As for numbers above 31 - of course it only works as long as not many people
realize they should pick numbers above 31. In the long run I suppose random
numbers are the best bet.

------
Natsu
I was going to pick 7.1 until I found out that he was prepared for pedantry
and restricted the set to natural numbers.

------
ilitirit
Here's another test: Ask the user to pick a number from 1 to 10 but randomize
the order of the numbers each time.

------
davidjagoe
Brilliant idea, but haven't you built in bias by unblinding the experiment? I
followed the link, got one implementation and keyed in '5'. Then I read your
write-up and realised that there are more implementations, reloaded the page
and thought deeply about the number I would/should choose on the slider.

------
coprolog
yesterday i was improving my excel skills about statistics, instead of use the
random funcion i thought to ask a number from 1 to 10 to some friend and see
the histogram. just after some question i was surprised about the results and
so i asked more people. up to now i asked 24 people(46 number in total,the
first 2 was just one question), i also asked a second number after recived the
first. my result are: that 7 win with 31% of answer followed by 5 with 17% the
last are 10 (zero answer), 1 with 1 answer and 2 and 6 with 2 answer each. you
have to note that 83% say a odd number as a first one.noone told me a number
that wasnt integer. whats going on? the majority of people was italian, some
spanish and some german.Guido

------
solipsist
After you've entered your unbiased data, make sure to refresh the page and see
what else you could have been confronted with. You'll notice the different
variables in the experiment - just make sure to do this _after_ in order for
it to not influence your decision.

------
mcorrientes
Even if people have to pick a number from 1 to 20, 7 would be the second most
chosen one.

## Given entries

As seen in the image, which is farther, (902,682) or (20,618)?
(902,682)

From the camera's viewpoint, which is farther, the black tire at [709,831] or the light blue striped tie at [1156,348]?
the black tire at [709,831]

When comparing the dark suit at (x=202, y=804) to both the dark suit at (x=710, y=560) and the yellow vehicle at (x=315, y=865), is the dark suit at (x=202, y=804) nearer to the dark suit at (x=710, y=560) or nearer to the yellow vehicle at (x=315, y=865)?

## Problems
A. In the forum thread on picking numbers, how many people had coprolog asked for a number so far?
B. Reproduce the stretch of the forum thread on picking numbers from "As for numbers" through "to natural numbers.", replacing "pedantry" with "nitpicking".
C. Which nationalities does the forum thread on picking numbers attribute to the people coprolog asked?

## Responses
A. 24 people

B.
As for numbers above 31 - of course it only works as long as not many people
realize they should pick numbers above 31. In the long run I suppose random
numbers are the best bet.

------
Natsu
I was going to pick 7.1 until I found out that he was prepared for nitpicking
and restricted the set to natural numbers.

C. Italian, Spanish, German